En mi opinión, en esta desagradable y tosca ostentación, probablemente se perciban ecos de indignación y rabia. Pero ¿hacia qué? Sencillamente las naturalezas vulgares terminan suicidándose por alguna causa material, visible y externa, pero el tono de la nota indicaba que no había tal causa. ¿Qué era lo que la indignaba? ¿La sencillez de lo cotidiano, el sinsentido de la vida? ¿Son jueces aquellos famosos que niegan la vida, y se indignan por la «estupidez» de la aparición del hombre en la tierra, de su absurda casualidad, de la tiranía casual de la rutina, con las que es imposible reconciliarse? En este punto se hace sentir precisamente el alma que se revuelve en contra de los fenómenos «rectilíneos», y no de quien lleva esta dirección única transmitida ya desde la infancia en su casa paterna. Pero lo más escandaloso, claro está, es que muriera sin ningún lugar a dudas.
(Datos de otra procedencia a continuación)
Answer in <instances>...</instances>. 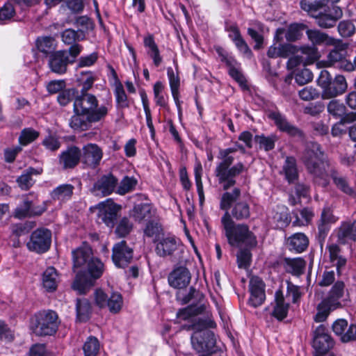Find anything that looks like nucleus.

Lo más probable es que su espíritu no albergara conscientemente las así llamadas interrogantes; creía firmemente aquello que había aprendido en la infancia. Lo que significa que murió sencillamente a causa del «frío de las tinieblas y el aburrimiento», es decir, sufriendo de manera instintiva e inconsciente. Simplemente, se le hizo irrespirable la vida, como cuando falta oxígeno. Inconscientemente el alma no soportó la rectitud, e inconscientemente exigió algo más complejo…
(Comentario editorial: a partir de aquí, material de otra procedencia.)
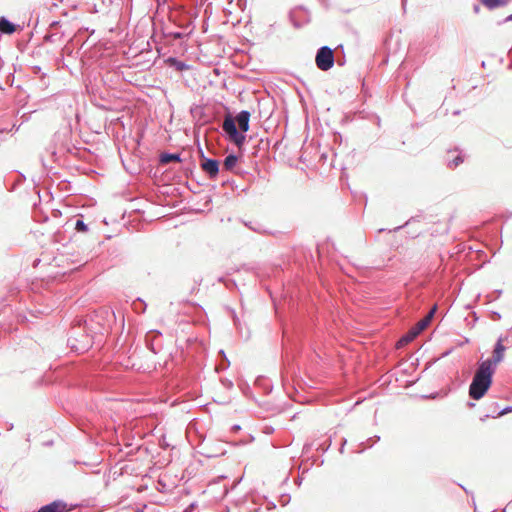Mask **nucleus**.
Returning <instances> with one entry per match:
<instances>
[{
	"label": "nucleus",
	"mask_w": 512,
	"mask_h": 512,
	"mask_svg": "<svg viewBox=\"0 0 512 512\" xmlns=\"http://www.w3.org/2000/svg\"><path fill=\"white\" fill-rule=\"evenodd\" d=\"M313 445H314V443H313V442H311V443L306 442V443L304 444V446H303L302 454H303V455H307V454L311 451V449H312Z\"/></svg>",
	"instance_id": "obj_35"
},
{
	"label": "nucleus",
	"mask_w": 512,
	"mask_h": 512,
	"mask_svg": "<svg viewBox=\"0 0 512 512\" xmlns=\"http://www.w3.org/2000/svg\"><path fill=\"white\" fill-rule=\"evenodd\" d=\"M58 8V3L56 2H52L50 7H49V10L53 13H56V9Z\"/></svg>",
	"instance_id": "obj_47"
},
{
	"label": "nucleus",
	"mask_w": 512,
	"mask_h": 512,
	"mask_svg": "<svg viewBox=\"0 0 512 512\" xmlns=\"http://www.w3.org/2000/svg\"><path fill=\"white\" fill-rule=\"evenodd\" d=\"M469 342H470L469 338H464V340H462V342L459 345L462 346L464 344H468Z\"/></svg>",
	"instance_id": "obj_60"
},
{
	"label": "nucleus",
	"mask_w": 512,
	"mask_h": 512,
	"mask_svg": "<svg viewBox=\"0 0 512 512\" xmlns=\"http://www.w3.org/2000/svg\"><path fill=\"white\" fill-rule=\"evenodd\" d=\"M276 508V505L274 502H270L269 505H268V509L269 510H272V509H275Z\"/></svg>",
	"instance_id": "obj_59"
},
{
	"label": "nucleus",
	"mask_w": 512,
	"mask_h": 512,
	"mask_svg": "<svg viewBox=\"0 0 512 512\" xmlns=\"http://www.w3.org/2000/svg\"><path fill=\"white\" fill-rule=\"evenodd\" d=\"M162 333L157 329H152L145 334V346L154 354H157L163 347Z\"/></svg>",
Hace cosa de un mes, se publicaron en todos los periódicos petersburgueses unas líneas con letra menuda sobre un suicidio ocurrido en la capital: una joven pobre, que era modista, se había arrojado por la ventana desde un cuarto piso, «por no encontrar trabajo para sobrevivir». Se señalaba que se había arrojado por la ventana y había caído sobre la tierra sosteniendo una imagen religiosa entre sus manos. Esa imagen entre las manos es un caso raro y aún desconocido entre los suicidios. Este es un suicidio sumiso, resignado. Aquí, al parecer, tampoco hubo lamentos ni reproches: sencillamente le fue imposible vivir. «Dios no quiso», y ella murió después de rezar. Hay ciertas cosas que, por sencillas que parezcan, cuesta dejar de pensar en ellas, porque uno parece enteramente culpable de que sucedieran. Esa alma sumisa, que se ha suicidado, le atormenta a uno sin querer. Y fue precisamente esa muerte la que me recordó el suicidio de la hija del emigrante del que me enteré ya en verano. Y, sin embargo, ¡qué dos criaturas tan diferentes!, ¡como si procedieran de dos planetas distintos! Y ¡qué muertes tan diferentes! Pero, si me permiten plantear una cuestión vana: ¿cuál de estas almas sufrió más en la tierra?